Instagram veya benzeri sosyal medya hadiseleri benim için bir nevi paralel evren. Başka diyarlarda olup bitenler ve her şeyden daha da komiği başkalarının hayatlarında olup bitenleri izlemek, takip etmek... Bayağı umrumda değil. Ama öyle. Ne yazık ki gürültücülüğümle meraklı gözüken ama büyük meraksızlardan, ilgisizlerden olduğum için instagram/twitter gibi sosyal paylaşımlarla ne tam olarak ilgileniyorum, ne de varlığını hatırlıyorum.

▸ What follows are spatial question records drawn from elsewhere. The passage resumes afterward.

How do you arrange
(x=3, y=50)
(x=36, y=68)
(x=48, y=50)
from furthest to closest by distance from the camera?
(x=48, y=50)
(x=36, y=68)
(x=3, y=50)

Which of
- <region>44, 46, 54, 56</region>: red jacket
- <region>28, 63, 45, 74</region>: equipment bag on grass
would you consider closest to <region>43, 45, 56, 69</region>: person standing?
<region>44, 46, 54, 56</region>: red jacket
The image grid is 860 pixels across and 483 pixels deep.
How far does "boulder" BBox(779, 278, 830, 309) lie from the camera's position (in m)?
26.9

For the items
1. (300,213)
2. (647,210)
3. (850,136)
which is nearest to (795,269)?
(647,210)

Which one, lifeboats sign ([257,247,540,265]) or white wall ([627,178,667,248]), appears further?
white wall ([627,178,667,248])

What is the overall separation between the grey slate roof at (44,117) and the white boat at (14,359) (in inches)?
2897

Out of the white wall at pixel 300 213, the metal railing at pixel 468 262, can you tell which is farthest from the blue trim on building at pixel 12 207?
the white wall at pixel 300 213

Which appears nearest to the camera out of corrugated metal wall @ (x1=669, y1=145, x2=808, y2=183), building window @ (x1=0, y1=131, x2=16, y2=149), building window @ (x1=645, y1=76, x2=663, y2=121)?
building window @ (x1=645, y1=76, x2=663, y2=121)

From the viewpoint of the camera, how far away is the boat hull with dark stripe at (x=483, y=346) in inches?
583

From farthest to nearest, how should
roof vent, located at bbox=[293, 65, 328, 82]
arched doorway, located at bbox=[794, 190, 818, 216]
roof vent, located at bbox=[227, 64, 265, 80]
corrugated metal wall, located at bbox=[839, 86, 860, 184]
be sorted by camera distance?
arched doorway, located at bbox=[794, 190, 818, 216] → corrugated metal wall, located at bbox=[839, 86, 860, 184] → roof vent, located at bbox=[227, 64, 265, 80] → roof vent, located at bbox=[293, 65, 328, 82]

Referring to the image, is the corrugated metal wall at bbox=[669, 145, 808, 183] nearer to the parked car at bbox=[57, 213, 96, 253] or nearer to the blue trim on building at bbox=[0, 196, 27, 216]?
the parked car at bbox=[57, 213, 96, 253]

Elimde telefon olduğunda aklima da gelirse bakıyorum, kim ne yapmış ne yemiş ne içmiş diye bir de üstüne bazen tutamayıp zibidi ve gerzek ötesi yorumlar yazıyorum. Ama sonra ilgim bitiyor, geçip gidiyor. Hele hele herkesin fotoğrafçı herkesin müthiş bir göz ile yaptığı istisnai çekimler filan iyice sıkıyor beni. Ama yapacak bir şey yok; durum bu, olay bu. Böyle de devam edecek. Herkesin her şey olduğu bir dünyadayız (hele şöhretli takımın bu dünyadaki instagram halini filan iyice geçiyorum, evlere şenlik resimlerine bakamıyorum zaten). 

whatever.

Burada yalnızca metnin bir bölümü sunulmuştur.